In the search for alternative energy sources, biofuels like ethanol and biodiesel were once heralded as the energy solution of the future. Plant-based, renewable and “clean,” fuels from crops like corn and sugar cane garnered a lot of attention along with significant government backing.
But the ethanol dream hasn’t panned out quite as expected, as the environmental footprint from turning corn into gasoline has been found to be in some cases greater than that for petroleum.
Now, new research from the University of Pittsburgh promises to breathe new life into the beleaguered biofuel industry, by arguing that second-generation biofuels can be an environmentally sustainable energy source.
Since the mid-2000s, governments in both Canada and the United States have put their support behind the biofuel sector in hopes that both countries could grow their way out of the fossil fuel problem. Global production of biofuels has jumped over the past decade and in 2005, the US became the world’s largest producer of ethanol.
But the trend is mired in controversy. Using up valuable farmland to grow crops for ethanol only makes sense, the claim goes, if the total impact on the environment is less from creating and burning biofuels than from extracting and burning fossil fuels.
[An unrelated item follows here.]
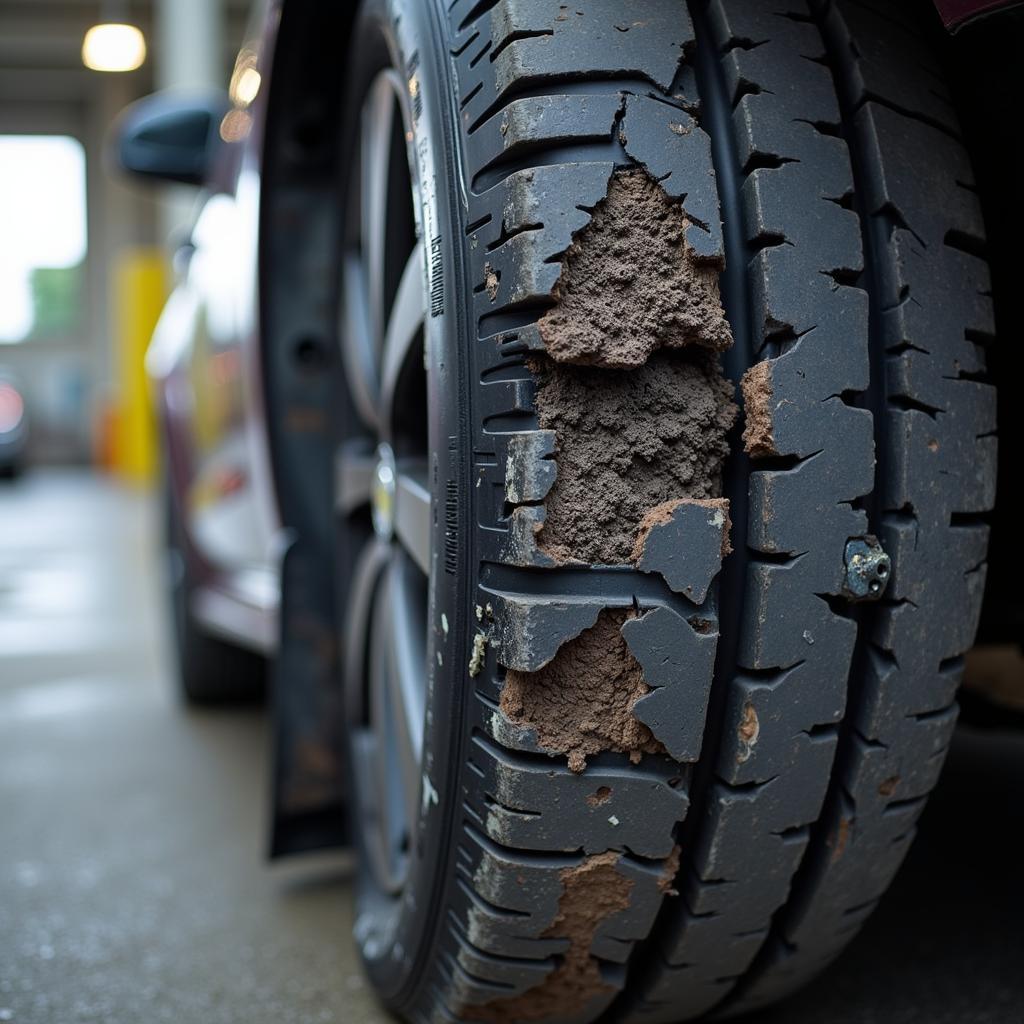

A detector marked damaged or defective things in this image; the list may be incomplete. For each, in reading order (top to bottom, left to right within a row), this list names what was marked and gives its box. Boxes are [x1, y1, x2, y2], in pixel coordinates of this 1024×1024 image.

It’s not.
“Although some forms of bioenergy can play a helpful role, dedicating land specifically for generating bioenergy is unwise,” says Andrew Steer and Craig Hanson of the World Resources Institute, to the Guardian. “It uses land needed for food production and carbon storage, it requires large areas to generate just a small amount of fuel, and it won’t typically cut greenhouse gas emissions.”
Indeed, Steer and Hanson quote research that suggests that just to account for 20 per cent of the world’s energy needs by the year 2050 would require using up all of the world’s annual crop harvests, plant residues, timber and grass for livestock.
Yet, one avenue still seems to hold promise in the biofuel dream, and that’s second generation or advanced biofuels, derived from plant and animal sources not being used for food, and thus are not taking valuable resources out of the food chain but making use of energy sources that might otherwise go to waste.
"Second-generation biofuels differ from first generation biofuels because they don't come directly from food crops like corn and soy," said Vikas Khanna, assistant professor of civil and environmental engineering at the University of Pittsburgh and co-author of a new study, in a press release."They include woody crops, perennial grasses, agricultural and forest residues, and industrial wastes."
Khanna and colleagues conducted a full life cycle assessment (an analysis of environmental impact throughout all stages of a product’s life and use) of one version of a second generation biofuel sourced from short-rotation woody crops and converted to bio-oil.
Researchers used a common metric for looking at fuel efficiency, the Energy Return on Investment (EROI) ratio, where anything higher than a ratio 1:1 is considered a promising energy source (crude petroleum, for example, has a very high EROI at 11:1).
The results showed that for multistage second generation biofuel systems, the EROI ranges from 1.32:1 to as high as 3.76:1. The researchers argue that by using a lower temperature system of pyrolysis, the process of creating biofuel by heating biomass to high temperatures in the absence of oxygen, more biofuel can be created and the energy output of the system can improve.
“These results are compelling and indicate that multistage systems exhibit comparatively higher gasoline/diesel-range fuel yield relative to current technology,” say the study’s authors, whose research is published in the journal Energy & Environmental Science.